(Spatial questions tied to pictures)
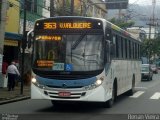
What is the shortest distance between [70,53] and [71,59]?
201mm

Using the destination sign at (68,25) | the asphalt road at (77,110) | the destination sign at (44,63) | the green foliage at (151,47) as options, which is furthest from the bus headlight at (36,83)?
the green foliage at (151,47)

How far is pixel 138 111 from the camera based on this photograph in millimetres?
16094

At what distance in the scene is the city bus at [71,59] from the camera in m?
15.0

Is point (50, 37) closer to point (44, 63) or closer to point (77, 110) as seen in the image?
point (44, 63)

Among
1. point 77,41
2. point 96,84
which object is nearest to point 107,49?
point 77,41

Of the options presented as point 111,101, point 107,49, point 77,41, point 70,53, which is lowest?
point 111,101

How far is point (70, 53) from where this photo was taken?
49.2ft

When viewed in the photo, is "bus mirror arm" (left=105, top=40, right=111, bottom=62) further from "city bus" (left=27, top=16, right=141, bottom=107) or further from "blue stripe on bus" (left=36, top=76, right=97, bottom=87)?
"blue stripe on bus" (left=36, top=76, right=97, bottom=87)

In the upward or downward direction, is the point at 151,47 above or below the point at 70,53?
below

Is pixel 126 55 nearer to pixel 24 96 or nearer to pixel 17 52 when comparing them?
pixel 24 96

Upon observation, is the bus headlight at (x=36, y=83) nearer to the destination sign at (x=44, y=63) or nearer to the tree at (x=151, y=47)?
the destination sign at (x=44, y=63)

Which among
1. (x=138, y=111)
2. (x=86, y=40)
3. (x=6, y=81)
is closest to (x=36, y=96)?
(x=86, y=40)

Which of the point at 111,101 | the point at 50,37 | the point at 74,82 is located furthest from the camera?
the point at 111,101

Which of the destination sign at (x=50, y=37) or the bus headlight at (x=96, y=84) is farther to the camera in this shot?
the destination sign at (x=50, y=37)
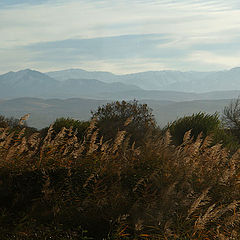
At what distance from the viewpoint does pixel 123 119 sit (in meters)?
18.1

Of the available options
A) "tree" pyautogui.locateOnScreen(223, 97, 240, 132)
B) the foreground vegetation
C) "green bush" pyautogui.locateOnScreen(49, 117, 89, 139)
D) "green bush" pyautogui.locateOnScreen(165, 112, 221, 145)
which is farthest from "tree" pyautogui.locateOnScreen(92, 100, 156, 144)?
the foreground vegetation

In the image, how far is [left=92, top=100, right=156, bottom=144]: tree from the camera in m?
16.0

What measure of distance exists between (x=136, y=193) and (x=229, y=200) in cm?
171

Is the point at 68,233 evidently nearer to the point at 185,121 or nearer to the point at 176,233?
the point at 176,233

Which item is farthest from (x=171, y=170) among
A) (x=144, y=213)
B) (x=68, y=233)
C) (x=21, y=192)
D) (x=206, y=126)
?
(x=206, y=126)

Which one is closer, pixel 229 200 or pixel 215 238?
pixel 215 238

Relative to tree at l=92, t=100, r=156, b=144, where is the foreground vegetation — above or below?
below

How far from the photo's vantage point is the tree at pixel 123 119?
52.6 ft

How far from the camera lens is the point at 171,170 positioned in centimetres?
707

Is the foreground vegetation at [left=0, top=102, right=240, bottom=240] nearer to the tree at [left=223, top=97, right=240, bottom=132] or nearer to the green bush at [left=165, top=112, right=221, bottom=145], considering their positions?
the green bush at [left=165, top=112, right=221, bottom=145]

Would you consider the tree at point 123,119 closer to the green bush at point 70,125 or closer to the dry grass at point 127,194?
the green bush at point 70,125

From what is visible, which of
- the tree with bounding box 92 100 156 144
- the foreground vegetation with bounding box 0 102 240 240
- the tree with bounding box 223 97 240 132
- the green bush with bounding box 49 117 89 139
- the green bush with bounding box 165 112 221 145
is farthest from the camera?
the tree with bounding box 223 97 240 132

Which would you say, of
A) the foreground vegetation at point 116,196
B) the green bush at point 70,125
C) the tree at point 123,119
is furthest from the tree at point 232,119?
the foreground vegetation at point 116,196

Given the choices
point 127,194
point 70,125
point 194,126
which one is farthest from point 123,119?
point 127,194
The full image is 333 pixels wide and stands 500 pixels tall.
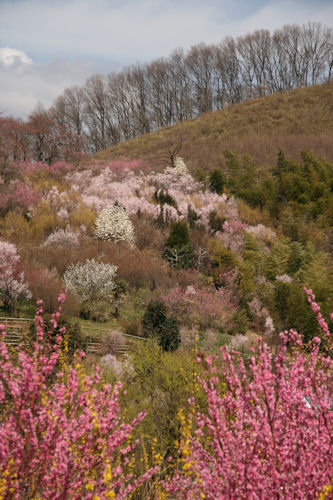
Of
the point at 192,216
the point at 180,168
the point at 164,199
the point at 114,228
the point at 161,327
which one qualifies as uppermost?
the point at 180,168

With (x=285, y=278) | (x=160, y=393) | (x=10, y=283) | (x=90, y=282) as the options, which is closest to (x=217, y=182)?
(x=285, y=278)

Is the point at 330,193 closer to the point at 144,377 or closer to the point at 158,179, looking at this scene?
the point at 158,179

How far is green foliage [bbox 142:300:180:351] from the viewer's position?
36.0ft

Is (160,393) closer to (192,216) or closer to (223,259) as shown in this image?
(223,259)

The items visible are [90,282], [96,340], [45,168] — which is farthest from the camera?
[45,168]

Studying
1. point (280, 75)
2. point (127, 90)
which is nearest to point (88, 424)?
point (127, 90)

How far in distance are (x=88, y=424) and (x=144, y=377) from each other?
655 cm

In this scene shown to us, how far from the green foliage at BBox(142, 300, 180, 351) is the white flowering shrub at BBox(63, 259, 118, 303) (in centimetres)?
230

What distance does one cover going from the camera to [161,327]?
11.2 m

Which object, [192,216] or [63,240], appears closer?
[63,240]

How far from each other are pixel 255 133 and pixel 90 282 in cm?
3152

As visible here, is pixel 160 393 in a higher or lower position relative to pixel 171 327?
lower

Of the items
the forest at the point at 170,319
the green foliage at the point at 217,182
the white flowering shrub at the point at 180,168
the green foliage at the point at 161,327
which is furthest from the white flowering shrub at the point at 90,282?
the white flowering shrub at the point at 180,168

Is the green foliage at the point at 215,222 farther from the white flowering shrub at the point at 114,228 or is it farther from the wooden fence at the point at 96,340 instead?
the wooden fence at the point at 96,340
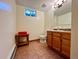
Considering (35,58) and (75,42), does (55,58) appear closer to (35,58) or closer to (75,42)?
(35,58)

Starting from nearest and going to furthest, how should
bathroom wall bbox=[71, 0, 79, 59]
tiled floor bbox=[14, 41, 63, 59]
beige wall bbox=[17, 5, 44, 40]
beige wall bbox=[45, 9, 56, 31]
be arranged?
bathroom wall bbox=[71, 0, 79, 59], tiled floor bbox=[14, 41, 63, 59], beige wall bbox=[45, 9, 56, 31], beige wall bbox=[17, 5, 44, 40]

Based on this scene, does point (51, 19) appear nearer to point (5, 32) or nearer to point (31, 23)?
point (31, 23)

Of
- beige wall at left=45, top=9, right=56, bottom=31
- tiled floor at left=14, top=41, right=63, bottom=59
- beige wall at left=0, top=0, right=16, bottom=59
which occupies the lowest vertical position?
tiled floor at left=14, top=41, right=63, bottom=59

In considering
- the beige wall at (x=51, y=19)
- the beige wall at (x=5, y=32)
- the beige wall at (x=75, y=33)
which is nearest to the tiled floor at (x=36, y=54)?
the beige wall at (x=5, y=32)

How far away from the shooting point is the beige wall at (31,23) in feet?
15.6

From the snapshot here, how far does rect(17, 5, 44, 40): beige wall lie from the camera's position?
4750 millimetres

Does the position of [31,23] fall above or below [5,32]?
above

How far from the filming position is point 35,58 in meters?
Result: 2.44

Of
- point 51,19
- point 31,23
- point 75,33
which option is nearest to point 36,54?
point 75,33

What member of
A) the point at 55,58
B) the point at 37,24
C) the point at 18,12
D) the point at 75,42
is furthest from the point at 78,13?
the point at 37,24

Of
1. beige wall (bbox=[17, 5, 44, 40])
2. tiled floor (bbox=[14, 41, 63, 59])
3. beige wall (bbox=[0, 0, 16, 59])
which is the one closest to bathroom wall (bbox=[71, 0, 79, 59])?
beige wall (bbox=[0, 0, 16, 59])

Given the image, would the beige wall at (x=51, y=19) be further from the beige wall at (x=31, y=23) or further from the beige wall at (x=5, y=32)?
the beige wall at (x=5, y=32)

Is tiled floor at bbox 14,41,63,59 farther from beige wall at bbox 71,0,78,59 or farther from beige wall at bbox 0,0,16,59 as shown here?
beige wall at bbox 71,0,78,59

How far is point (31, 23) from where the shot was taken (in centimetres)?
530
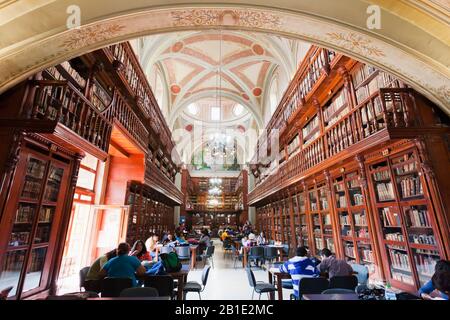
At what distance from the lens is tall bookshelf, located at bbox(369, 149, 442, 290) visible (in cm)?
322

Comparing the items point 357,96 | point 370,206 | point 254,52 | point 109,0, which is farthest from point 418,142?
point 254,52

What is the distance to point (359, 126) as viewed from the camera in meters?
4.00

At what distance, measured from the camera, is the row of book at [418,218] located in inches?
127

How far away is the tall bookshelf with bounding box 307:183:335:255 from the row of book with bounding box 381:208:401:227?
5.47ft

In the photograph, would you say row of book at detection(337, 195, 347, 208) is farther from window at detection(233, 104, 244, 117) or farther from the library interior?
window at detection(233, 104, 244, 117)

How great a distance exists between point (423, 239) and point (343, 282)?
1471mm

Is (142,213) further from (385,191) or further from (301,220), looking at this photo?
(385,191)

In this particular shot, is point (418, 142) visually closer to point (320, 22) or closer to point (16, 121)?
point (320, 22)

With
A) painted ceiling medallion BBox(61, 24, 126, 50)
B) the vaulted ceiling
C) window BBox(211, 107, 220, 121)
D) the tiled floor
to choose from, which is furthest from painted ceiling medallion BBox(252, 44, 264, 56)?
the tiled floor

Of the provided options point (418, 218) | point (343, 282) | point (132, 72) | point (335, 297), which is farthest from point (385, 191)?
point (132, 72)

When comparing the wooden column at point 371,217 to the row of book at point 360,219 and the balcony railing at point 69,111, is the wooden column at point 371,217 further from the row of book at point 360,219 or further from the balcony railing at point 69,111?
the balcony railing at point 69,111

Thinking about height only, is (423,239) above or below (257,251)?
above

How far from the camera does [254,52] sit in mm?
11383
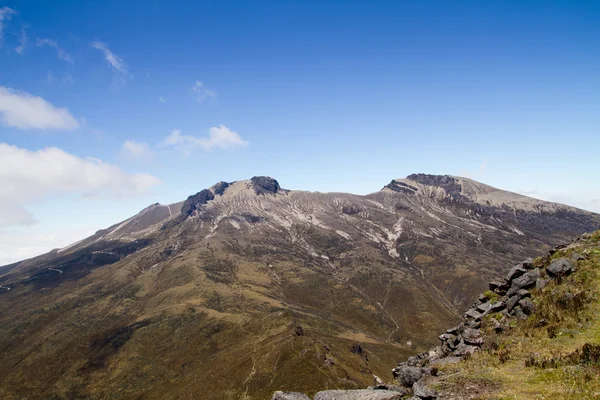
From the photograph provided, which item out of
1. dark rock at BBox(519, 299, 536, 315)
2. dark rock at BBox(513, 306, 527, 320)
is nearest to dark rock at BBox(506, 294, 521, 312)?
dark rock at BBox(513, 306, 527, 320)

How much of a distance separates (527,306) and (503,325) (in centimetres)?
226

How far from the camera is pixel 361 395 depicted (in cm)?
1886

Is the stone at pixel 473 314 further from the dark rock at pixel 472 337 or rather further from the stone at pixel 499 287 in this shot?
the stone at pixel 499 287

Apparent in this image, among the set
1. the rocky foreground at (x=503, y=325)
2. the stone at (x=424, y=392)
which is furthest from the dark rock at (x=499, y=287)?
the stone at (x=424, y=392)

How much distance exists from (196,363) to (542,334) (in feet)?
524

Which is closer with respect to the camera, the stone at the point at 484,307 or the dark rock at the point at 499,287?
the stone at the point at 484,307

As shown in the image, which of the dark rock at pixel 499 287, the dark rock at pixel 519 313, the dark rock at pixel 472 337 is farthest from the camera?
the dark rock at pixel 499 287

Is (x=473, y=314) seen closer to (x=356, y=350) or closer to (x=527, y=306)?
(x=527, y=306)

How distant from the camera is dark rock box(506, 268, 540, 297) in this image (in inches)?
1049

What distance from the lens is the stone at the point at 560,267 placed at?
25.8m

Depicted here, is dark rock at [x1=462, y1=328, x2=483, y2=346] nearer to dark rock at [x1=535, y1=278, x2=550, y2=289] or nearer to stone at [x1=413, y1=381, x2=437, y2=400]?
dark rock at [x1=535, y1=278, x2=550, y2=289]

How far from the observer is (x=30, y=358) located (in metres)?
178

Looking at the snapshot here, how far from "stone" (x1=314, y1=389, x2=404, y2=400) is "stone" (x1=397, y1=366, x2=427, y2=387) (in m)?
2.14

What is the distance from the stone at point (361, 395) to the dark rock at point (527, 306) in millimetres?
13257
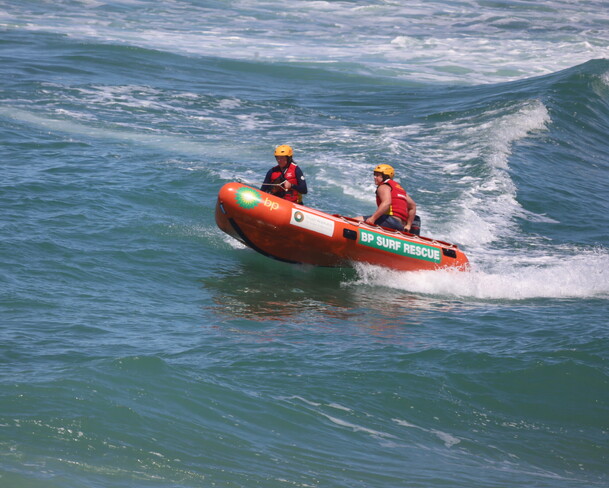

**What you should do:** Please pick out and copy each line in the rows above that contains the word "feet". Treat the match as case-sensitive.

**Response to the task:**
How far away from the shooting point is the beige wall at (31,23) in feet?
How much distance exists from (196,363) to (542,334) (in feet)?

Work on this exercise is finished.